For the graphic design I turned to Dimitris Vasiadis, a friend of mine who was also a member of the Greek Guild (username: Base the Bass) and had also participated in the design contest. In fact, he had won in the category "Best artwork/presentation", so he knew his business. Dimitris took Panayotis' artwork, then designed the layout of the cards we would use for the prototype. He also did a very good job and I would like to thank him both for what he did at that time and for later while working on the final product.

So with a nice-looking prototype in hand, I approached the publisher and told him about my game. He liked the theme and we arranged a meeting so that we could play. When we did, it was obvious that everyone on the table was having a good time. And truly enough, a few days later I got a call, we scheduled another meeting, and I was told we had a deal!

You can imagine my joy at that moment! I couldn't be happier! However, closing the deal was only the beginning. There was a ton of things that needed to be done. First of all: Additional playtesting. A word to the wise: No matter how much you have playtested your game (or you think you have playtested it) there is always the need for more. Test it, test it some more, test it again, and then test it twice to be sure, before doing all that again. Test it with experienced players, test it with new players, test it with friends, and test it with strangers. You need to get as much feedback as possible and from as many sources as possible. Be careful, though: While you should take all of the opinions into consideration, you will be the judge of which ones actually need to be implemented.

And you need to fight with yourself sometimes. When I had gone to the publisher, I was under the impression that the game was almost finished. However, after many playtest sessions, it was obvious that various changes needed to be made. Not so much to the core of the game - that remained mostly intact - but mainly to the cards' abilities and the various costs. The only change to the mechanisms at that point had to do with the states of the customers. It was apparent that letting them have three states (normal, anxious and angry) was too much as it was rare for a player to have a customer leave due to not being served - and that meant no real pressure. Thus, only two states remained: normal and anxious. Now the effects of the Unforeseen Events were more serious, and the players had to play carefully in order to avoid losing customers.
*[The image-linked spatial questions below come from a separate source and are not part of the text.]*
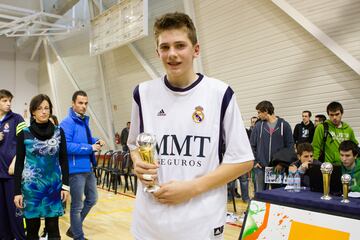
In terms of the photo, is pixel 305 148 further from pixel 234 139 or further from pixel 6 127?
pixel 6 127

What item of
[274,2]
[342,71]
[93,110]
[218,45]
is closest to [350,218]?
[342,71]

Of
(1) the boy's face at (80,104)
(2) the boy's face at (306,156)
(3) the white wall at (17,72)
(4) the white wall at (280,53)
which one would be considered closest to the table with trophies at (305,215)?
(2) the boy's face at (306,156)

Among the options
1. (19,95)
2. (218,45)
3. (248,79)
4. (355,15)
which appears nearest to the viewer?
(355,15)

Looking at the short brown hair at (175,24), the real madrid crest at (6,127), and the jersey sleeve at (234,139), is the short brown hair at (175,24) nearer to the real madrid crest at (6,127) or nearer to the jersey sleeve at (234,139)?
the jersey sleeve at (234,139)

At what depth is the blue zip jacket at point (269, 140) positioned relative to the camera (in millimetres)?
5066

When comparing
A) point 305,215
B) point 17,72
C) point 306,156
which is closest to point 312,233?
point 305,215

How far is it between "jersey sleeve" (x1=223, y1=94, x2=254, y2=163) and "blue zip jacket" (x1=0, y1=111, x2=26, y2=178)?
3.01 m

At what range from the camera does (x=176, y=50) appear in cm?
131

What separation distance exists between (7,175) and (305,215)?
303cm

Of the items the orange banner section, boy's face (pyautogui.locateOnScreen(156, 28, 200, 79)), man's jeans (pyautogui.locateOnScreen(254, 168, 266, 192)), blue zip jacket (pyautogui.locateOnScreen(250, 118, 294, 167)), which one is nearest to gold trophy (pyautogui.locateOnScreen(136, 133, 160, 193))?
boy's face (pyautogui.locateOnScreen(156, 28, 200, 79))

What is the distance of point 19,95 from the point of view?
17562mm

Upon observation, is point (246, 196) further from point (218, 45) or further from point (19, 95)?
point (19, 95)

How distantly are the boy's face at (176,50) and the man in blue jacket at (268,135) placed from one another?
3.83m

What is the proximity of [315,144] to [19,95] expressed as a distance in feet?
53.8
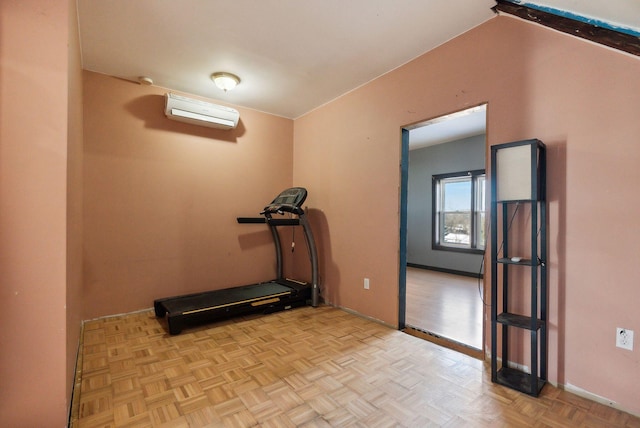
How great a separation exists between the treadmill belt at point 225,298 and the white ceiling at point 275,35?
2.45 m

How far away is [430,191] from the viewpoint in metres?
6.38

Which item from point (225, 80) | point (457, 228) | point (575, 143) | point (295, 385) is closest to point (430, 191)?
point (457, 228)

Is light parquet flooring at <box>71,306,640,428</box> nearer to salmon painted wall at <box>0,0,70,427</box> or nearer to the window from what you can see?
salmon painted wall at <box>0,0,70,427</box>

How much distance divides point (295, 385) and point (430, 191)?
5396 mm

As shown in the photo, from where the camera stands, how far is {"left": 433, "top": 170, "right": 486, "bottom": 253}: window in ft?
18.5

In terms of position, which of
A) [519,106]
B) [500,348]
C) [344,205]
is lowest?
[500,348]

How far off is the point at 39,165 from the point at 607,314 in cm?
316

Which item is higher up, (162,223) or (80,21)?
(80,21)

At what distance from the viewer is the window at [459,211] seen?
18.5 feet

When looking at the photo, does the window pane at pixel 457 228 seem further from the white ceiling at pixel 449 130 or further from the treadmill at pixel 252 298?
the treadmill at pixel 252 298

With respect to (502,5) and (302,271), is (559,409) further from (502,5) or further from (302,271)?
(302,271)

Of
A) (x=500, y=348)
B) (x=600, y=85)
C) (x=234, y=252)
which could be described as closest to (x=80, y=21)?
(x=234, y=252)

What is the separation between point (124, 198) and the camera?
323cm

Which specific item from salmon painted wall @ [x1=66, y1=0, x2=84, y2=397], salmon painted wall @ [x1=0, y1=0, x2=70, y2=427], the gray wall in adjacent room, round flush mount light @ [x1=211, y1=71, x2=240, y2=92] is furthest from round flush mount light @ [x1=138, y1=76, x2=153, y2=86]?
the gray wall in adjacent room
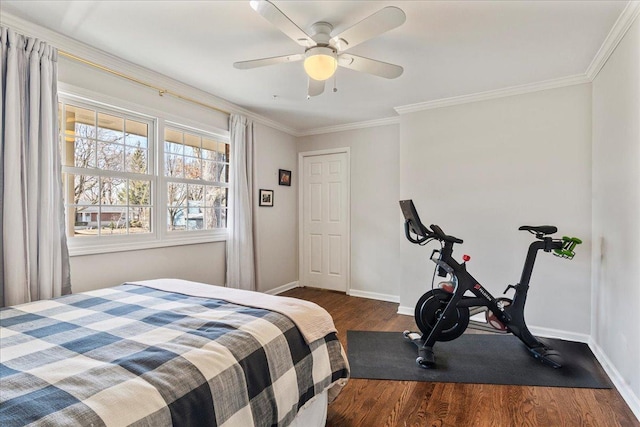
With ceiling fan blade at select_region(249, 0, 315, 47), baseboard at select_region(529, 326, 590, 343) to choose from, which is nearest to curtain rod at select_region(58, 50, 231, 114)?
ceiling fan blade at select_region(249, 0, 315, 47)

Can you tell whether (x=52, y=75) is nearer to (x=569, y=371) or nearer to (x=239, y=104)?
(x=239, y=104)

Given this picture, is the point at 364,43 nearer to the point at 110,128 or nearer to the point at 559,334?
the point at 110,128

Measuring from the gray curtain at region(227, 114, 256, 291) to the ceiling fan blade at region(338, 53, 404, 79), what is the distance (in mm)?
1923

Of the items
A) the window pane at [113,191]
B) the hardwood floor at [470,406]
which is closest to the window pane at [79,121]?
the window pane at [113,191]

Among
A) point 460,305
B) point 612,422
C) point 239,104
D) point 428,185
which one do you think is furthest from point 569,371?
point 239,104

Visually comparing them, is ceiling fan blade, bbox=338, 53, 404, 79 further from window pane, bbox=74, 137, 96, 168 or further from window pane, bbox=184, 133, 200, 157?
window pane, bbox=74, 137, 96, 168

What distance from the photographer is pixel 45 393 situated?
3.09ft

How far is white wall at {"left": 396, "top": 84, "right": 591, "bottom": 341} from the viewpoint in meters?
2.94

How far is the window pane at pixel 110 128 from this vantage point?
8.75 ft

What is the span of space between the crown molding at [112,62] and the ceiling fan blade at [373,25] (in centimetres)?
185

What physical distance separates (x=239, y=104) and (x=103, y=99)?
1.47 metres

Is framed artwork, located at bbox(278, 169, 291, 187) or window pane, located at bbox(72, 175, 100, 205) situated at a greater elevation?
framed artwork, located at bbox(278, 169, 291, 187)

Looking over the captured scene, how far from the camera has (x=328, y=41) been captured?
201 cm

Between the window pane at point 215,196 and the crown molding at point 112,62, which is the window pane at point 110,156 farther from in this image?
the window pane at point 215,196
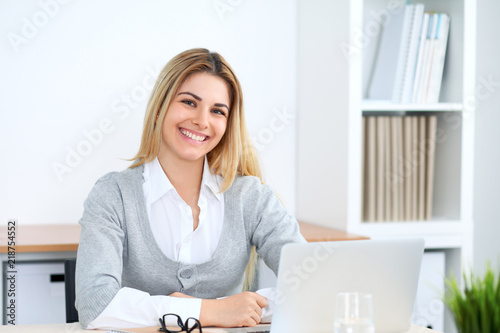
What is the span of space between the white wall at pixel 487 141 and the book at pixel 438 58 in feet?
1.52

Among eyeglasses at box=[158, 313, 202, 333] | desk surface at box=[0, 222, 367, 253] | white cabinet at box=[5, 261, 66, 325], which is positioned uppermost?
desk surface at box=[0, 222, 367, 253]

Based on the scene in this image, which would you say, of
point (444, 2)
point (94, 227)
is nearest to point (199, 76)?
point (94, 227)

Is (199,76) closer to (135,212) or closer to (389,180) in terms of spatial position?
(135,212)

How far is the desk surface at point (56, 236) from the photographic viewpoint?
2002mm

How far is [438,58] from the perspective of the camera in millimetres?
2506

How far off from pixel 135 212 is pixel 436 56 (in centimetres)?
146

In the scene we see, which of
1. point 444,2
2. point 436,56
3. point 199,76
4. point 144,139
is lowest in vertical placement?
point 144,139

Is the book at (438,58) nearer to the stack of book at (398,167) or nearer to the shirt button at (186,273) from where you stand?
the stack of book at (398,167)

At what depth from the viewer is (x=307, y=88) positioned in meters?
2.71

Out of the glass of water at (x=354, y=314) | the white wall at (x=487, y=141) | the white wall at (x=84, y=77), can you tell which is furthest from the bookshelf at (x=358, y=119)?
the glass of water at (x=354, y=314)

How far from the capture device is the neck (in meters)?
1.88

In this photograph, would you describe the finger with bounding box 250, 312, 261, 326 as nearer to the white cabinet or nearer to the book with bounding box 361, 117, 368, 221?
the white cabinet

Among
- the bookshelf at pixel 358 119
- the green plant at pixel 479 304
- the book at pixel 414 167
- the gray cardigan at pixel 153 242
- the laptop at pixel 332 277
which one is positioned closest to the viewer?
the green plant at pixel 479 304

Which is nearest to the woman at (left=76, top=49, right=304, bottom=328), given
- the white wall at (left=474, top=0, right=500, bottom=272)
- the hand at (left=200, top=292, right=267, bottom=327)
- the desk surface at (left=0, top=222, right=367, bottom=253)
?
the hand at (left=200, top=292, right=267, bottom=327)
A lot of work also needed to be done with the artwork and the graphic design. There were countless emails exchanged between the three of us involved, various versions tried, and many hours spent to get a result that was as good as possible. In the end I am proud of all that work and believe it paid off.
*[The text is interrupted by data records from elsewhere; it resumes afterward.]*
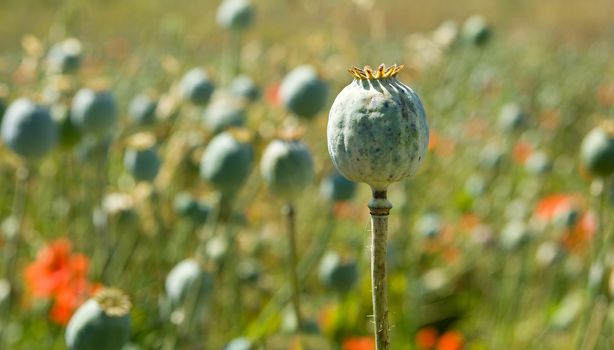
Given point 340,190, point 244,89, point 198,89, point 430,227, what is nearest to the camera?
point 340,190

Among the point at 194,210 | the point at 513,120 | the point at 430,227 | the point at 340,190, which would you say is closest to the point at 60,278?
the point at 194,210

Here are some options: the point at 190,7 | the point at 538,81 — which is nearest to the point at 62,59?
the point at 538,81

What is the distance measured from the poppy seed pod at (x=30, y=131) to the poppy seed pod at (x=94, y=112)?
18cm

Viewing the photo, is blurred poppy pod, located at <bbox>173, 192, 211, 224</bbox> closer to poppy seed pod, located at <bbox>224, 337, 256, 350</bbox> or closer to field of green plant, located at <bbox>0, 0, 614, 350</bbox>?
field of green plant, located at <bbox>0, 0, 614, 350</bbox>

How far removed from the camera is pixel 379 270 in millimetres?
551

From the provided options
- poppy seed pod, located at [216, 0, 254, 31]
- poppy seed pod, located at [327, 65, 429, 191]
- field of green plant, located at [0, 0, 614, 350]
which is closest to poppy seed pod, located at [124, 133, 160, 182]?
field of green plant, located at [0, 0, 614, 350]

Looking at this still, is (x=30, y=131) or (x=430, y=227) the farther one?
(x=430, y=227)

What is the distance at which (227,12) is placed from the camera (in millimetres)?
2037

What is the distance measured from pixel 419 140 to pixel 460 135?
3.04 metres

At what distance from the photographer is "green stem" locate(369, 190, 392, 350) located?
0.55 metres

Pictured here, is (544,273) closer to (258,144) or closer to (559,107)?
(258,144)

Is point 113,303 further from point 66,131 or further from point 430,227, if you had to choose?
point 430,227

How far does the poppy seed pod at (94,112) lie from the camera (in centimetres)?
144

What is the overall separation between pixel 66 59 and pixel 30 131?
1.94 feet
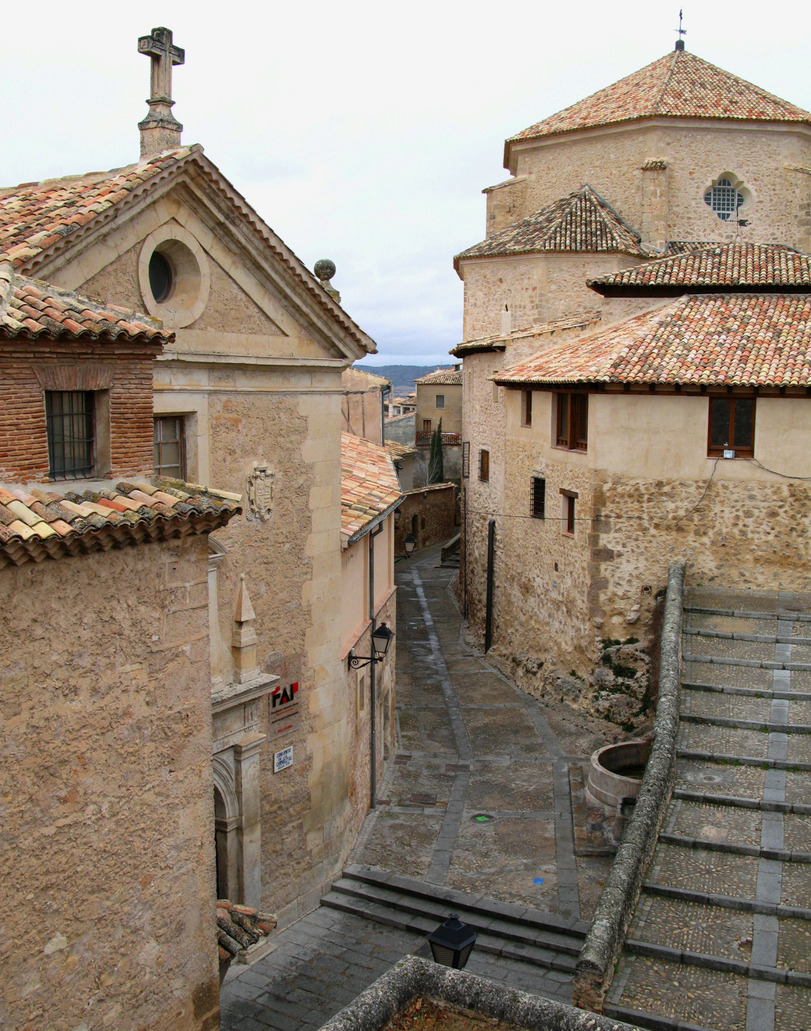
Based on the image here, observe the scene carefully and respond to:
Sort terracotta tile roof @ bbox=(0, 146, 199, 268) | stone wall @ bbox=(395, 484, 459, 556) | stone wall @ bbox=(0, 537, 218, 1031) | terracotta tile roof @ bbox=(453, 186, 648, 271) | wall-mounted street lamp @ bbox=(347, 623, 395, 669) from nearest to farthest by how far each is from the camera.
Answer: stone wall @ bbox=(0, 537, 218, 1031) < terracotta tile roof @ bbox=(0, 146, 199, 268) < wall-mounted street lamp @ bbox=(347, 623, 395, 669) < terracotta tile roof @ bbox=(453, 186, 648, 271) < stone wall @ bbox=(395, 484, 459, 556)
So here you have it! Souvlaki Wars: A fun card game for the whole family that puts the players in the shoes of Greek fast food restaurant owners. In a few days, the game will hit the shelves in the Greek market and right after that it will make its international debut at Spiel 2011. If you like what you read above, be sure to drop by our booth (4-308). I will be there all four days demoing the game and answering any questions you may have.
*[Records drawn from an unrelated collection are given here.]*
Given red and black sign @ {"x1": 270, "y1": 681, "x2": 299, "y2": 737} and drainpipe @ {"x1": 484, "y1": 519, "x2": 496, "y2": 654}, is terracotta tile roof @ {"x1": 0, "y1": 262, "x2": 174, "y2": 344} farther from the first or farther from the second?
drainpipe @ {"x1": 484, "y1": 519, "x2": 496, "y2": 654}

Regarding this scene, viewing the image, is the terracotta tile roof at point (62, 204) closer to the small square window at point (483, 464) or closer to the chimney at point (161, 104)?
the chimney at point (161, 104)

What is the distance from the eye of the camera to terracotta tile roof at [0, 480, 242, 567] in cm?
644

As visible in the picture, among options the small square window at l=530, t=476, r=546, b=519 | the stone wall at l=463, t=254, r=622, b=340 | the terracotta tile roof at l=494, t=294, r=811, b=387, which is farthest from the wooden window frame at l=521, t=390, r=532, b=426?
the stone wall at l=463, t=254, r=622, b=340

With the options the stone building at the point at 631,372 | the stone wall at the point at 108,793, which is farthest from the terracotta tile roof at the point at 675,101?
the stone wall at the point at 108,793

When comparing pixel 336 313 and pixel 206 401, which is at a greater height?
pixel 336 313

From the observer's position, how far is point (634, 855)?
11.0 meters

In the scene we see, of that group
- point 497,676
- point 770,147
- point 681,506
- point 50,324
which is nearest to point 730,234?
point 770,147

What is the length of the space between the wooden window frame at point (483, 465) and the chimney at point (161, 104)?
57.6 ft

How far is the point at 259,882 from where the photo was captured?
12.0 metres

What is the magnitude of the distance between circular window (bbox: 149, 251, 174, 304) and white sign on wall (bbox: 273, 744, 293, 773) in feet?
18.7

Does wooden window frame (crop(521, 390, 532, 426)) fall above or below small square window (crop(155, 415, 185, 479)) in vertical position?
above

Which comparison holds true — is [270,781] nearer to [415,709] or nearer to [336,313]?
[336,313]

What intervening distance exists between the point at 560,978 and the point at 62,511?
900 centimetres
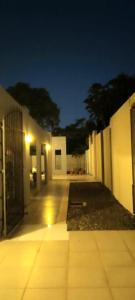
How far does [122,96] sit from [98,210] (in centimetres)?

Looking forward to seeing you there!

Vangelis Bagiartakis


I'd like to thank a few people not mentioned in the article above who helped a lot during the creation of Souvlaki Wars. First and foremost my wife Evangelia who encouraged me a lot before going to the contest and who later put up with all the late hours I was pulling in order to have the game ready. Secondly, Konstantinos Kokkinis and his wife Santra who were the first playtesters. They encouraged me and gave me valuable feedback - if not for them, I may not have moved forward with the game. (Be sure to check Konstantinos's game Drum Roll, which will also appear at Spiel 2011.) A big thank you also goes to Manos Velivassakis, who had the idea for the design contest. Without it I don't know whether the game would be where it is now. Last but not least, a big thank you to all the members of the Greek Guild for all of their support during the last months! Thank you, guys! It meant a lot to me.